§ **EXERCISE**: For the data below, retype word for word the lines from the one containing "DR SEUSS ADDITION" through the one containing "Sketchy Letter Series"; drop the pictures.

━━━━━ DATA RECORDS

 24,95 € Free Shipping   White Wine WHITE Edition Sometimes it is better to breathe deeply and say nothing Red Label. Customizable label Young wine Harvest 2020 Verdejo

━━━━━━━━━━
━━━━━ DATA RECORDS

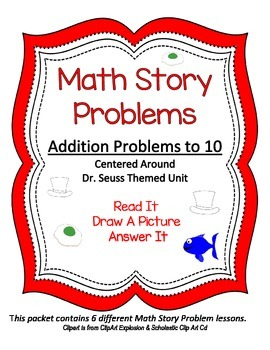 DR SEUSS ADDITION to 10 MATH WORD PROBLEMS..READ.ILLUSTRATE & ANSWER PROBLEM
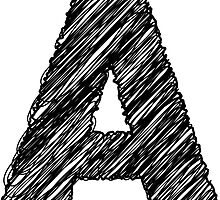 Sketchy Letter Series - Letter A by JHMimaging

━━━━━━━━━━
━━━━━ DATA RECORDS

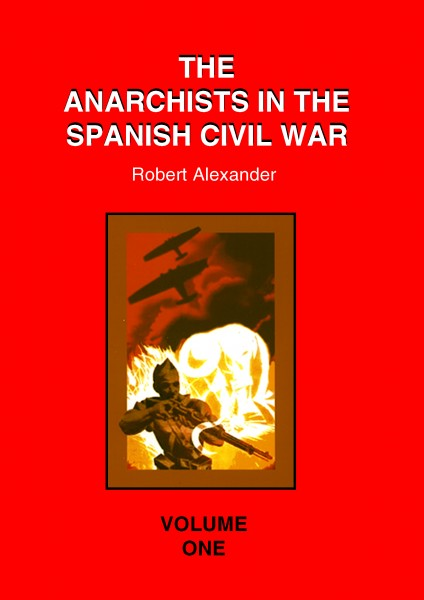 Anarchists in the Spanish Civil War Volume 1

━━━━━━━━━━

§ **WRITTEN ANSWER**:
 DR SEUSS ADDITION to 10 MATH WORD PROBLEMS..READ.ILLUSTRATE & ANSWER PROBLEM
 Sketchy Letter Series - Letter A by JHMimaging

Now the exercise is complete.